Applying this model would immediately address some of country’s most entrenched problems across sectors. In construction, empowered engineers and architects could establish mandatory building codes aligned with international standards and stop the cycle of unsafe structures. In healthcare, strong medical and nursing associations could enforce both educational quality and clinic-level safety standards. In pharmaceuticals, a properly mandated association could set the standards of ethical dispensing practices. Furthermore, across all fields, professional associations could protect workers from exploitation by monitoring workplace abuses and ensuring that economic growth does not come at the cost of human dignity.

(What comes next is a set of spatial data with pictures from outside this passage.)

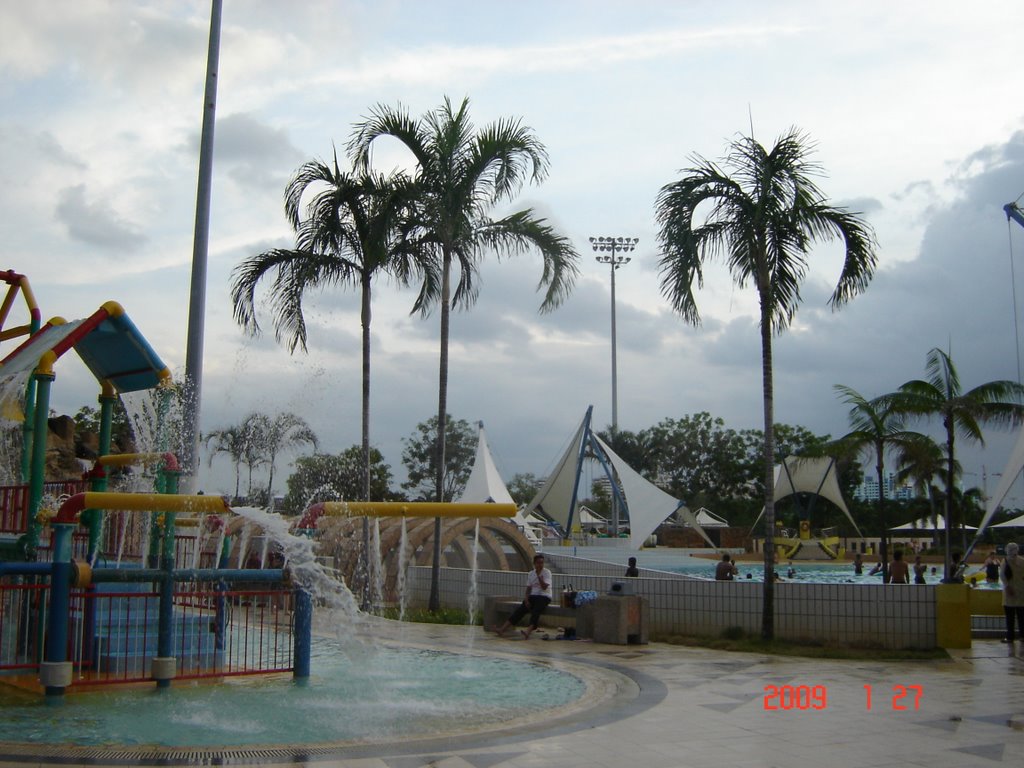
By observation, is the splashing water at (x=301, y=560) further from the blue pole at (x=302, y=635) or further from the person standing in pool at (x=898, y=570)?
the person standing in pool at (x=898, y=570)

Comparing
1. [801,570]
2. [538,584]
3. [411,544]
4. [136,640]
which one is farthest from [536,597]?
[801,570]

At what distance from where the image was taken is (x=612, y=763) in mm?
7262

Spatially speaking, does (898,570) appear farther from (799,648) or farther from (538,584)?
(538,584)

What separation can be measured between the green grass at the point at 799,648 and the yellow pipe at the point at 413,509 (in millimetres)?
5104

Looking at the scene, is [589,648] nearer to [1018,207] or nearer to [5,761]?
[5,761]

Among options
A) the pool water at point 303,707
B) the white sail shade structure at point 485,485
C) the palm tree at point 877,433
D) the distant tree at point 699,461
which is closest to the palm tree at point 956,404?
the palm tree at point 877,433

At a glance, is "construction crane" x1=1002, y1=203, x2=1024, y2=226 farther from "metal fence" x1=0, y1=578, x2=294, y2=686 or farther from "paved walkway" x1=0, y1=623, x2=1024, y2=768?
"metal fence" x1=0, y1=578, x2=294, y2=686

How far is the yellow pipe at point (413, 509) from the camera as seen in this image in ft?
33.4

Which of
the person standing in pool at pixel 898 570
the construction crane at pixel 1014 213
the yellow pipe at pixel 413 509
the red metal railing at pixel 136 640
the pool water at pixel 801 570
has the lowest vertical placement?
the pool water at pixel 801 570

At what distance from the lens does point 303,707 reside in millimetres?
9398

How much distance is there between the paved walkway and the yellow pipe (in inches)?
89.1

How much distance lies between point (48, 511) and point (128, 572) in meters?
0.96

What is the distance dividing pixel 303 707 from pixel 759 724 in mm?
4143

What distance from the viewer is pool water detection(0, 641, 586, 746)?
26.6ft
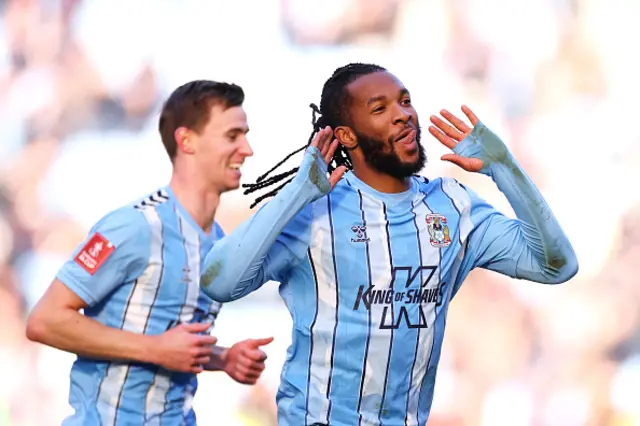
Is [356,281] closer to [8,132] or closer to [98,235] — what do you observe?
[98,235]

Somaliland has the experts, the experience, and even a successful local example in the legal profession that shows what is possible. What remains is the political will to treat professional associations as essential state partners rather than peripheral NGOs. Our crisis of standards will not be solved by building more ministries or creating more bureaucracy; it will be solved by empowering the professionals who already understand these sectors better than anyone else.